### SEZIONE DEL DOCUMENTO
La madre: «Un carabiniere mi disse che le sue indagini erano ostacolate in caserma»

Udienza 12 / Rosanna Liverani prende la parola in corte d’assise dopo la testimonianza del capitano in congedo Vincenzo Tallarico: comandava la compagnia subito dopo il delitto di Alfonsine nel 1987 ma per tutta la deposizione ha ribadito che delle indagini se ne occuparono altri. La perplessità del presidente della corte: «È sicuro di quello che ha detto?»

### DATI REGISTRATI

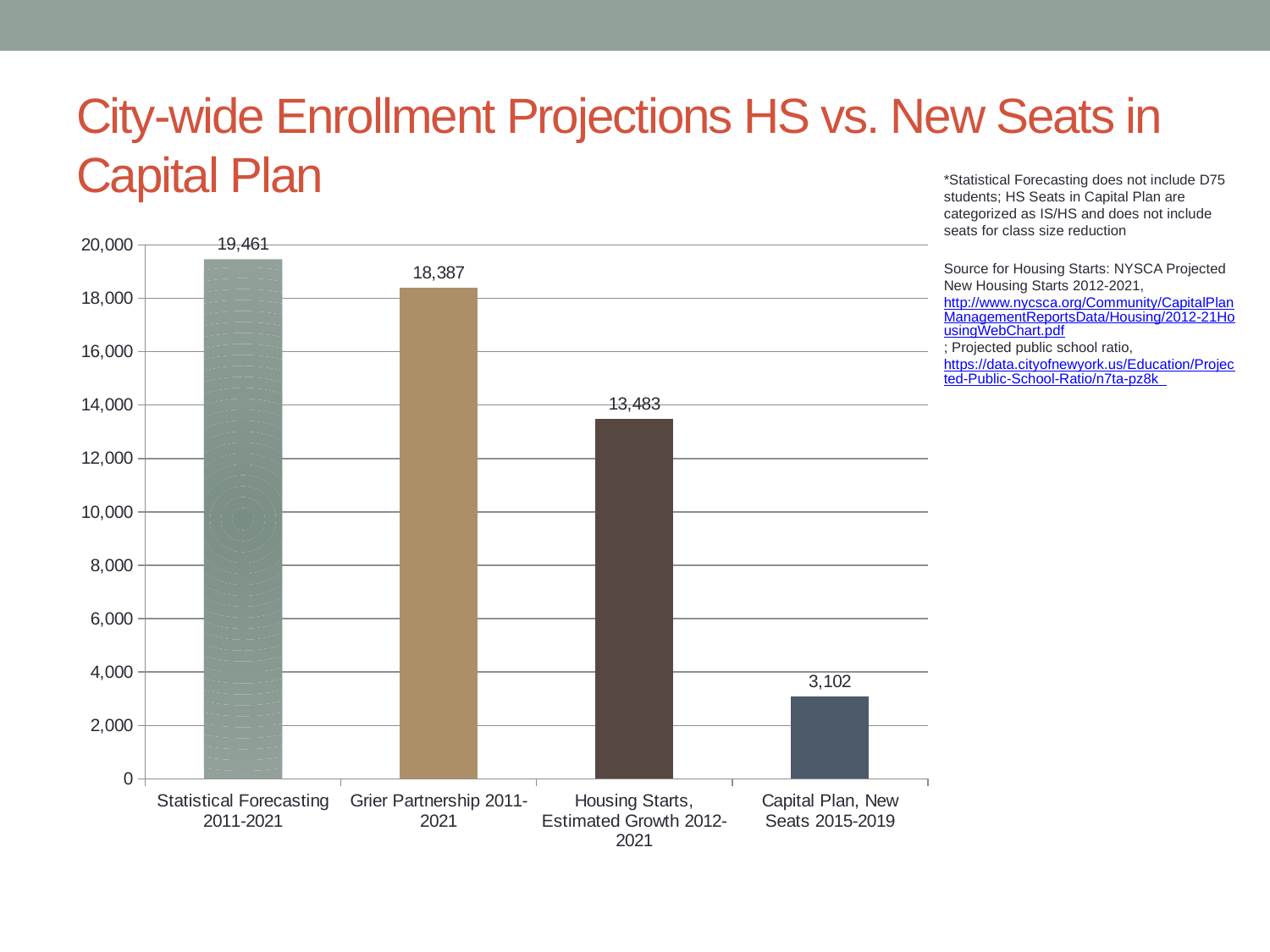
What is the value for Statistical Forecasting 2011-2021? 19,461 Which category has the lowest value? Capital Plan, New Seats 2015-2019 Is the value for Capital Plan, New Seats 2015-2019 greater or less than 4,000? less What is the difference between the Grier Partnership 2011-2021 value and the Housing Starts, Estimated Growth 2012-2021 value? 4,904 What is the difference between the Statistical Forecasting 2011-2021 value and the Capital Plan, New Seats 2015-2019 value? 16,359 Which is larger, the value for Grier Partnership 2011-2021 or the value for Housing Starts, Estimated Growth 2012-2021? Grier Partnership 2011-2021 What is the value for Housing Starts, Estimated Growth 2012-2021? 13,483 What kind of chart is shown on the slide? bar chart What is the value for Grier Partnership 2011-2021? 18,387 What is the value for Capital Plan, New Seats 2015-2019? 3,102 Which category has the highest value? Statistical Forecasting 2011-2021 How many categories are shown on the chart? 4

### ISTRUZIONI DEL COMPITO
Prosegui il testo sull'udienza per il delitto di Alfonsine a partire dal punto in cui si interrompe.

### RISPOSTA ATTESA
7La stessa risposta a tutte le domande: «Se ne occupò qualcun altro». Si può riassumere così l’interrogatorio di 40 minuti di Vincenzo Tallarico in corte d’assise a Ravenna dove oggi, 7 febbraio, il 66enne carabiniere congedatosi con il grado di capitano è stato chiamato per testimoniare nel processo per l’omicidio di Pier Paolo Minguzzi, il 21enne militare di leva rapito e ucciso ad Alfonsine nell’aprile 1987. Gli imputati sono tre: due ex carabinieri e un idraulico loro amico che già hanno scontato pene ventennali per un altro delitto di 35 anni fa. E la risposta di Tallarico – ripetuta quasi come un mantra, mostrando la palese intenzione di smarcarsi da responsabilità di ogni tipo – non avrebbe destato così tanta perplessità fra le parti, a partire dalla corte presieduta da Michele Leoni, se non fosse che all’epoca dei fatti il capitano originario di Messina era al comando della compagnia di Ravenna. E quindi chi si occupò degli atti di indagine di cui ora l’accusa, le parti civili e la corte hanno provato a chiedere conto? Tallarico ha puntato il dito in due direzioni: un suo sottoposto Luigi Bargelletti che nel frattempo è morto e il nucleo operativo senza troppe precisazioni.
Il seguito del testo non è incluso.